OpenSafe : Gestion des EPI et VGP
Quelles sont les conséquences d'un refus par un salarié de porter ses équipements individuels de sécurité ?

Quelles sont les conséquences d'un refus par un salarié de porter ses équipements individuels de sécurité ?

Que dit la réglementation ?

La réglementation s’appuie sur les articles L4122-1 à L4122-2 qui définissent les obligations du travailleur. Voici les points essentiels :

  • Le salarié a l’obligation de prendre soin (en fonction de sa formation et selon ses possibilités) de sa santé et de celles des autres salariés.
  • Le salarié a l’obligation d’utiliser les machines et autres outils et appareils mis à sa disposition de façon convenable et sécuritaire pour lui et pour les autres salariés.

Ces obligations s’appliquent à tous les types d’EPI, des équipements les plus simples aux plus complexes. La responsabilité du salarié est engagée dès la réception et l’utilisation de l’équipement.

Quelles conséquences pour le salarié ?

Le refus de porter ses équipements de sécurité comporte d’abord un risque direct : la mort subite ou des séquelles physiques graves et irréversibles. Sur le plan judiciaire, le non-respect entraîne pour le salarié :

  • Des sanctions disciplinaires (avertissement, suspension).
  • Un licenciement pour faute grave, seule sanction de nature à être prise sans préavis.
  • La perte de tout ou une partie de l’indemnisation en cas d’accident du travail, lorsque le refus de porter l’équipement affecté par l’affectation personnelle est établi.
  • Des sanctions pénales, le non-port d’EPI constituant un délit : blessure ou homicide involontaire.

Aucune sanction financière directe (amende) ne peut être appliquée au salarié par l’employeur. Voici un exemple concret de la Cour de cassation du 19 juin 2013 :

Une salariée qui avait pourtant fait l’objet de plusieurs avertissements l’informant du « caractère impératif des consignes de sécurité en matière de port des équipements individuels de sécurité » ne s’est pas soumise à ces obligations. La société qui l’embauchait a donc décidé de la licencier pour faute grave. La Cour de cassation a suivi le raisonnement de la cour d’appel, en prenant en compte les multiples avertissements et l’ancienneté de la salariée pour valider le licenciement pour faute grave.

Et l’employeur dans tout ça ?

Dans les entreprises dont l’effectif est supérieur ou égal à 20 salariés, un règlement intérieur est obligatoire. Il doit clarifier le caractère impératif du port des EPI et les conséquences du non-respect. Informer et sensibiliser les équipes aux risques du non-port passe par des formations, des campagnes de prévention et des contrôles réguliers documentés dans le registre de sécurité.

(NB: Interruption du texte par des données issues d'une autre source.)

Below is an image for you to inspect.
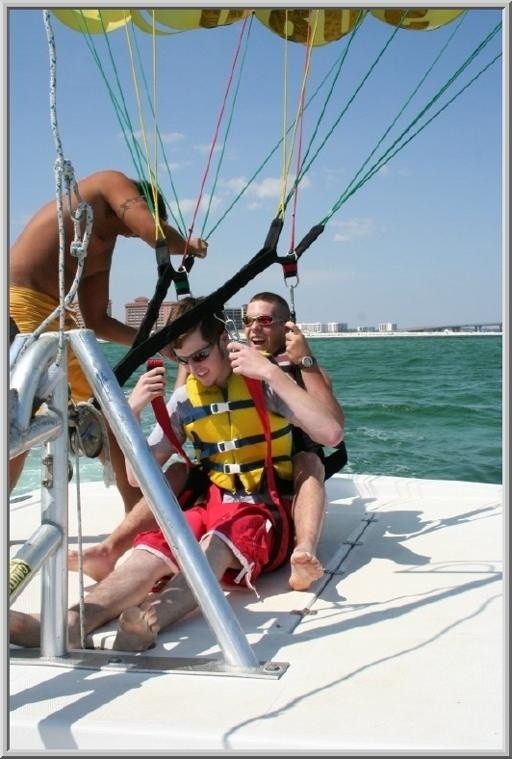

En cas d’accident, la responsabilité se partage selon le contexte. Si le salarié possède les connaissances, la formation et les moyens nécessaires à sa sécurité, il ne peut justifier un refus de porter ses EPI. À l’inverse, si l’employeur n’a fourni aucune formation ou information, le salarié peut réduire sa responsabilité, particulièrement s’il n’a commis aucune imprudence.

L’employeur doit fournir les informations, formations et matériels nécessaires à la sécurité des salariés. Les conséquences du manquement aux obligations patronales sont détaillées dans l’article Qu’est ce que ça coûte de ne pas gérer ses EPI ?. Une gestion rigoureuse des EPI s’inscrit dans une démarche de conformité plus large, comme celle mise en place par la certification MASE.

C’est une responsabilité partagée. L’employeur ne peut pas forcer directement le port des EPI, mais doit créer les conditions de sa mise en œuvre : équipements adaptés, formation, sensibilisation, et contrôle du respect. Le salarié, lui, doit accepter cette responsabilité collective et appliquer les consignes. Enfin, une sensibilisation régulière au risque du non-port des EPI devrait être un pilier de la culture sécurité : les conséquences juridiques pour le salarié sont graves, et elles pâlissent comparées aux dangers réels pour la santé et la vie.